Shortly after the race, she and her teammates were informed they must leave immediately as the coronavirus pandemic spreads and countries around the world are closing their borders. Socotri officials announced on 15 March that the island would close its borders and that the marathoners should return home as soon as possible.
Eva zu Beck, 29, arrived in early March on a commercial flight to the Arabian Sea on a commercial flight from Cairo but struggled to find a way to leave after the island was closed in order to protect the population from COVID-19. With unauthorized flights to land on the island, the only commercial options were to sail to Oman, which closed its borders, or to the mainland, which Eva considered risky due to the health crisis and civil war. Eve also had to spend some time locked up and waiting on
Eva is a woman who breaks stereotypes about how women can travel the world alone. Eva is a guest on TV and her YouTube channel with 1.25 million subscribers. With her foster family, she produces a travel documentary, trains her travel program and promotes sustainable tourism in Pakistan.

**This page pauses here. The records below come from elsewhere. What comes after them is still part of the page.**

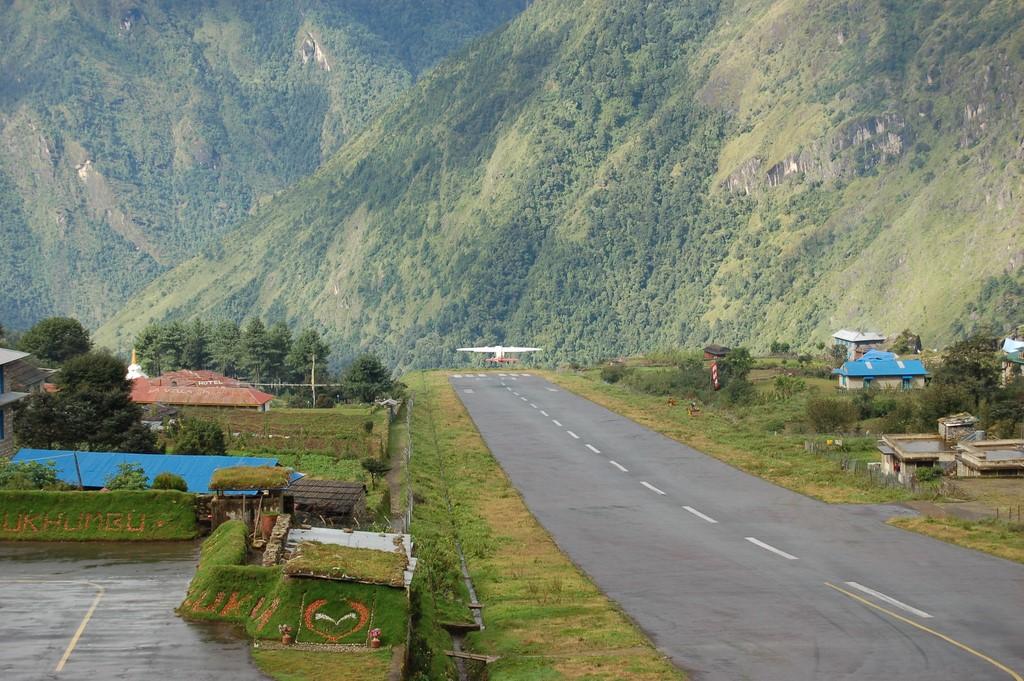Aeroporto de Lukla, Nepal: próximo ao Monte Everest, fica a 2.900 metros de altitude. Sua pista é em declive e tem apenas 527 metros. As montanhas do Himalaia completam o cenário do aeroporto - nepalgatewaytrekking on VisualHunt / CC BY-NC-SA - nepalgatewaytrekking on VisualHunt / CC BY-NC-SA/Rota de Férias/ND
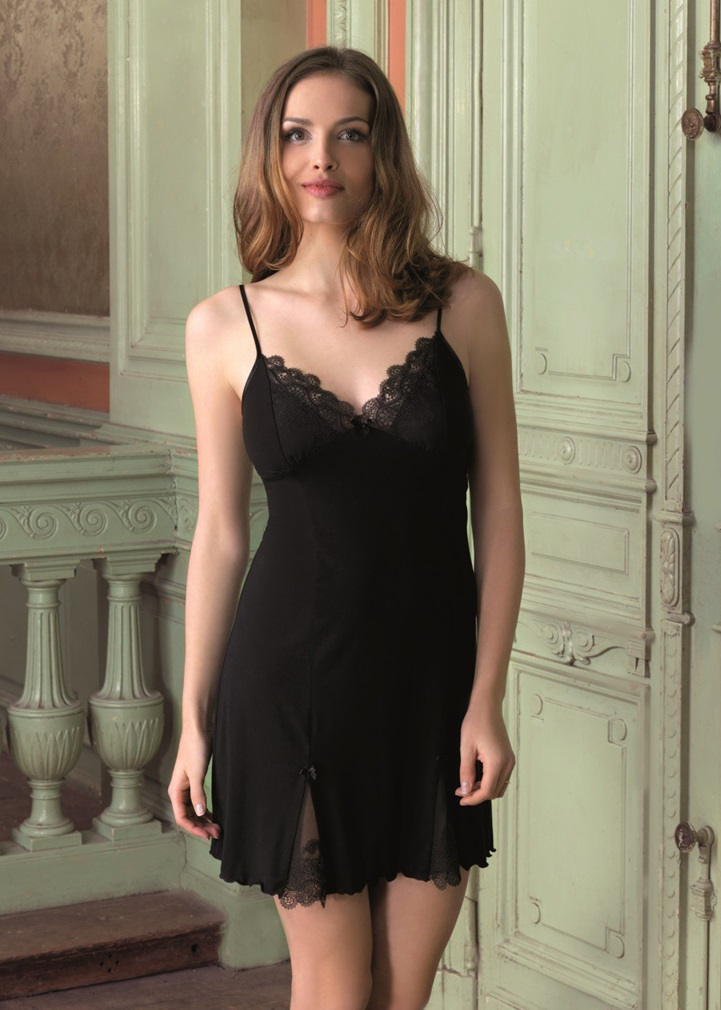 VANILLA Nightdress - Black
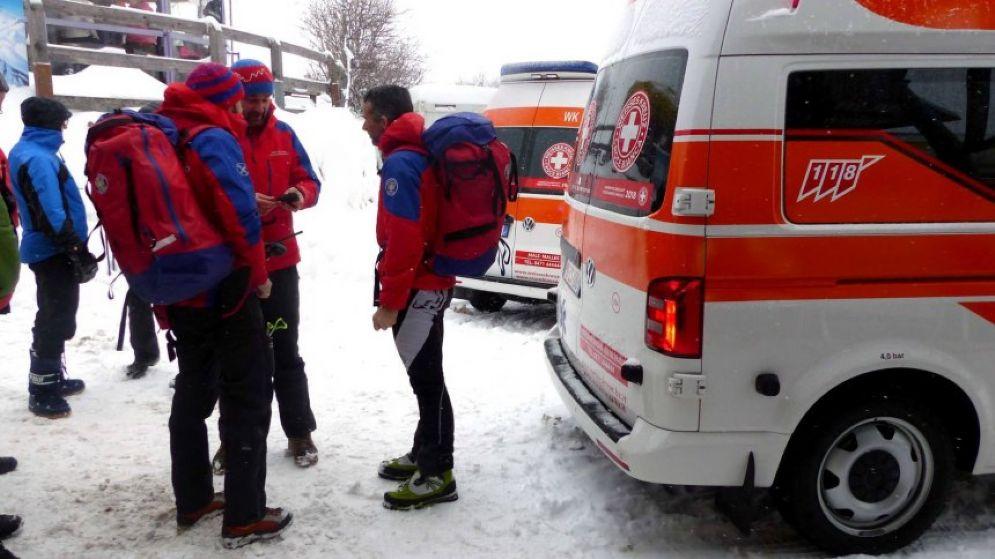 Travolti da un lastrone di neve e ghiaccio sulle pendici del monte Polinik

While the rest of the world stays inside Zu Beck, who has expanded his social media to over 1 million people through travel vlogs in unique destinations like Pakistan, Bangladesh and Syria has spent the past two months camping on deserted white sand beaches, sea bass fishing on high seas and climbing 10-story sand dunes in anticipation of a pandemic on one of the world's most isolated islands.
A travel blogger who ended up on an island in Yemen during the coronavirus crisis tells how she resorted to a six-day freighter trip to the United Arab Emirates to catch a flight back to Poland at the age of 27 when they quit their jobs and set off to travel the world. Eva Zu Beck is a 30-year-old Polish travel video blogger, former host of the Turkish news channel TRT Worlds and an independent woman living her dream.

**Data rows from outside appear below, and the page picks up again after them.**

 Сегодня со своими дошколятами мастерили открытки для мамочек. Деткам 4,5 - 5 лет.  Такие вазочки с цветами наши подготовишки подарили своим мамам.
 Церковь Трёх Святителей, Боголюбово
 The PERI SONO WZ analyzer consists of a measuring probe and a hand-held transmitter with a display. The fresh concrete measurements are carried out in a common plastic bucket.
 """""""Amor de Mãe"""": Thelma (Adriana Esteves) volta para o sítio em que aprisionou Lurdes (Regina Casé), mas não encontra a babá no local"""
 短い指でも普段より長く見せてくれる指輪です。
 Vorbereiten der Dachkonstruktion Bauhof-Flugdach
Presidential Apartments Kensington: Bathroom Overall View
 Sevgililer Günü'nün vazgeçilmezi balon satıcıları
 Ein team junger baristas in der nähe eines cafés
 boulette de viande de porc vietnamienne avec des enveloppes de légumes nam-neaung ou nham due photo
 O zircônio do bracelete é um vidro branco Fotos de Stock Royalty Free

With more than 77.5 million views on the channel and regularly garnering over 300,000 views per video she is a shining light for women travelling alone around the world and allows us to look far off the beaten track. It is a unique and refreshing perspective.

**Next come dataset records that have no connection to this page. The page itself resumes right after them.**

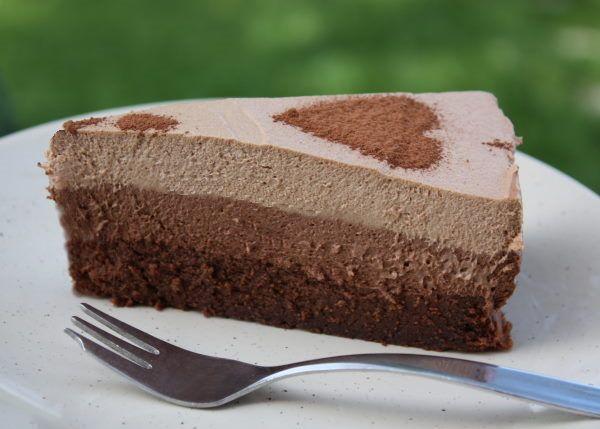 Extra čokoládová trojfarebná torta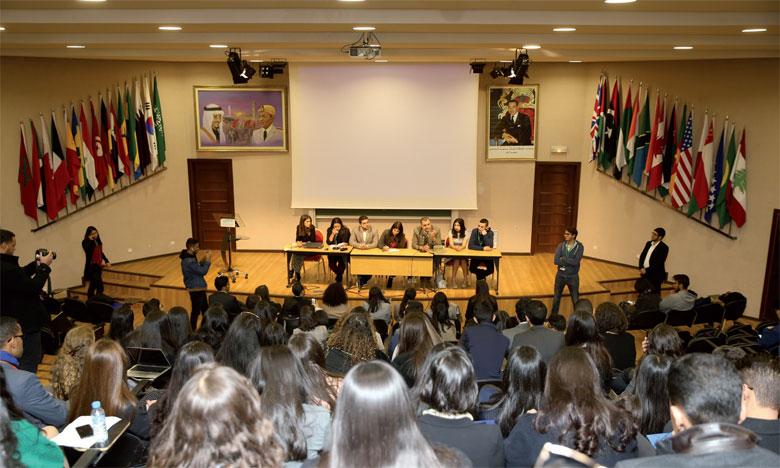 Des étudiants de l'Université Al Akhawayn simulent le modèle onusien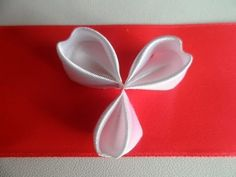 hand made Как сделать лепесток Канзаши формы сердца - YouTube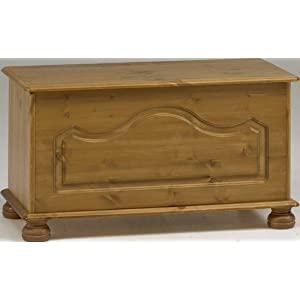 Steens 3023800034000F Richmond Ottoman Pine Storage Chest – Beige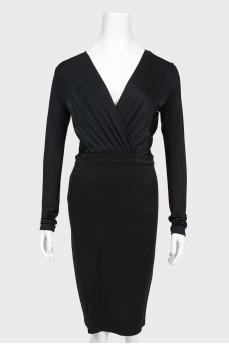 Облегающее платье с V-вырезом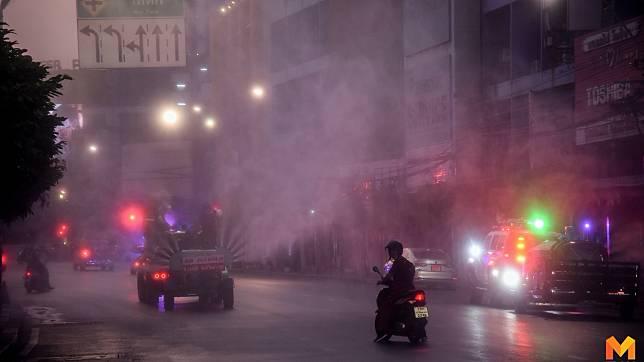 รวมภาพน้ำใจคนไทย นำรถฉีดพ่นน้ำยาฆ่าเชื้อโควิด 19 ย่านเยาวราช ฟรี!!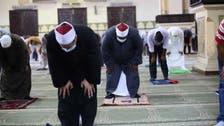 شاهد.. المصريون يؤدون أول صلاة جمعة بالمساجد بعد إغلاق كوورنا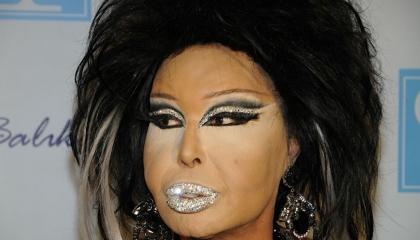 مطربة تركية متحولة جنسيًا تقبل زميلها على الهواء.. والجمهور: «سكرانة» (صور)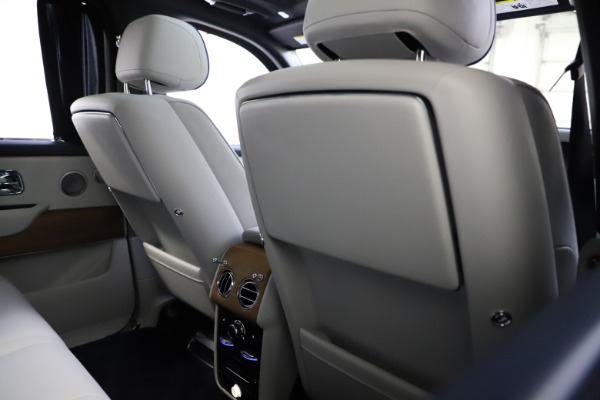 Used 2019 Rolls-Royce Cullinan for sale $349,900 at Aston Martin of Greenwich in Greenwich CT 06830 20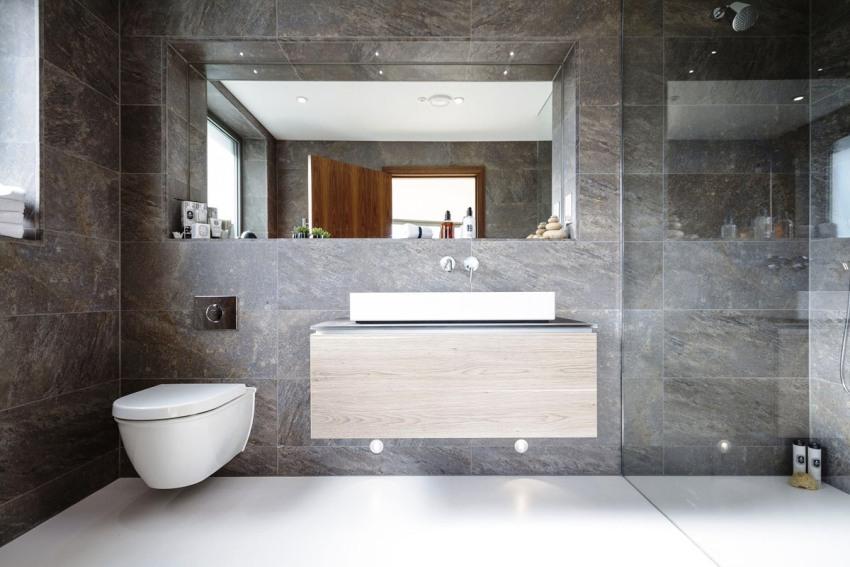 При ремонте или планировании ванной в панельном доме, необходимо учитывать множество параметров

I believe in a sustainable, community-driven, sincere path and want to continue to tell stories of communities who live a simple life, one with nature, in harmony with reality of the world that directly surrounds them.
In three years of traveling as I made my way through several worlds. My future journey, the way I look at the world and the journey that really initiated everything I do with my content and with the destinations I have visited now was the second country that I visited, namely Pakistan.
Uh, the Pakistani adventure turned into a year's stay in Pakistan, ended up spending a year there, uh, travelling the country, filming a video, um, come on some kind of cultural travel, food, in Pakistan I think it was good because I had to explore the part of the world from where my family comes from. Before that I worked at the European Parliament in Brussels, I traveled like crazy and studied French and German at the University of Oxford.
For me, these have always been the most important travels when I have had enough time to learn another culture and its people. For me, this is a kind of journey that helps me change the world in a little more detail, challenges me in a positive way, and helps me grow as a human being. And I've always wanted to give women the opportunity to go out and travel alone.